The most recent version of tmux fails with the following errors:

client.c: In function 'client_get_lock':
client.c:81:2: warning: implicit declaration of function 'flock' [-Wimplicit-function-declaration]
client.c:81:20: error: 'LOCK_EX' undeclared (first use in this function)
client.c:81:20: note: each undeclared identifier is reported only once for each function it appears in
client.c:81:28: error: 'LOCK_NB' undeclared (first use in this function)

from this section of code:

int
client_get_lock(char *lockfile)
{
        int lockfd;

        if ((lockfd = open(lockfile, O_WRONLY|O_CREAT, 0600)) == -1)
                fatal("open failed");

        if (flock(lockfd, LOCK_EX|LOCK_NB) == -1 && errno == EWOULDBLOCK) {
                while (flock(lockfd, LOCK_EX) == -1 && errno == EINTR)
                        /* nothing */;
                close(lockfd);
                return (-1);
        }

        return (lockfd);
}

This code is reasonably straight-forward, trying to create a lock on a file descriptor, and if it isn’t able to waits until the lock is released then fails, ready for the calling function to retry.

However, the flock() routine is of BSD heritage and does not exist on Solaris. There used to be a compatability version as part of the /usr/ucb environment, but that no longer exists in newer versions.

Thankfully, there is an alternative interface which has existed for as long as flock() but with the added benefit of being standardised by POSIX and thus much more portable - enter fcntl()!

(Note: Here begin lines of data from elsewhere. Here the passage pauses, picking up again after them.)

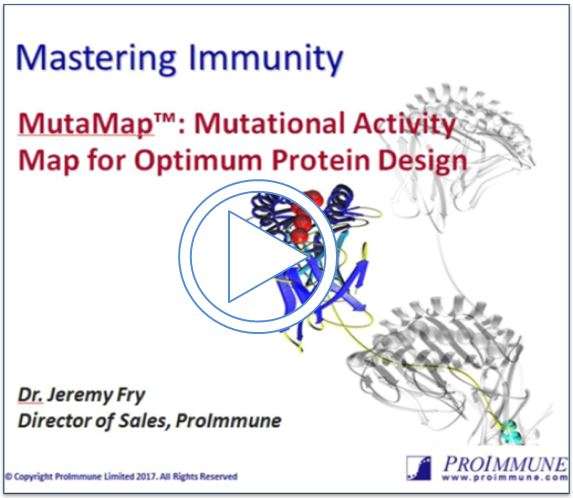 Mastering Immunity

MutaMap™: Mutational Activity Map for Optimum Protein Design

Dr. Jeremy Fry
Director of Sales, ProImmune

© Copyright ProImmune Limited 2017. All Rights Reserved

PROIMMUNE
www.proimmune.com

Let’s look at how the two are similar-but-different, and then show how we can change this code to be more portable.

flock() implementation

As we can see from the NetBSD manual page below, flock() is very simple, and this is probably the main reason why people choose to use it over fcntl() for file locking.

NAME
     flock -- apply or remove an advisory lock on an open file

LIBRARY
     Standard C Library (libc, -lc)

SYNOPSIS
     #include <fcntl.h>

     #define   LOCK_SH   1    /* shared lock */
     #define   LOCK_EX   2    /* exclusive lock */
     #define   LOCK_NB   4    /* don't block when locking */
     #define   LOCK_UN   8    /* unlock */

     int
     flock(int fd, int operation);

There isn’t much to it, you call flock() specifying either a shared or exclusive lock, with an option to make the call non-blocking. Afterwards you unlock the previously held lock.

The tmux code in question uses LOCK_NB for the initial call, then if that fails reverts to the default blocking operation so that the client can retry as soon as the lock is released.

Use fcntl() instead!

In contrast to flock(), setting up fcntl() is a bit more involved as it allows finer-grained control over the locking.

Set up struct flock

There is a flock structure which controls the lock, defined as:

struct flock {
        off_t       l_start;    /* starting offset */
        off_t       l_len;      /* len = 0 means until end of file */
        pid_t       l_pid;      /* lock owner */
        short       l_type;     /* lock type: read/write, etc. */
        short       l_whence;   /* type of l_start */
};

So, let’s set that up:

int
client_get_lock(char *lockfile)
{
	int lockfd;
	struct flock lock;

	lock.l_start = 0;
	lock.l_len = 0;
	lock.l_type = F_WRLCK;
	lock.l_whence = SEEK_SET;
...

Setting l_start and l_len both to 0 means ‘lock the entire file’, l_whence of SEEK_SET means we are setting absolute values rather than relative, and we set l_type to be a write lock. If we wanted a read lock, we’d use F_RDLCK here instead.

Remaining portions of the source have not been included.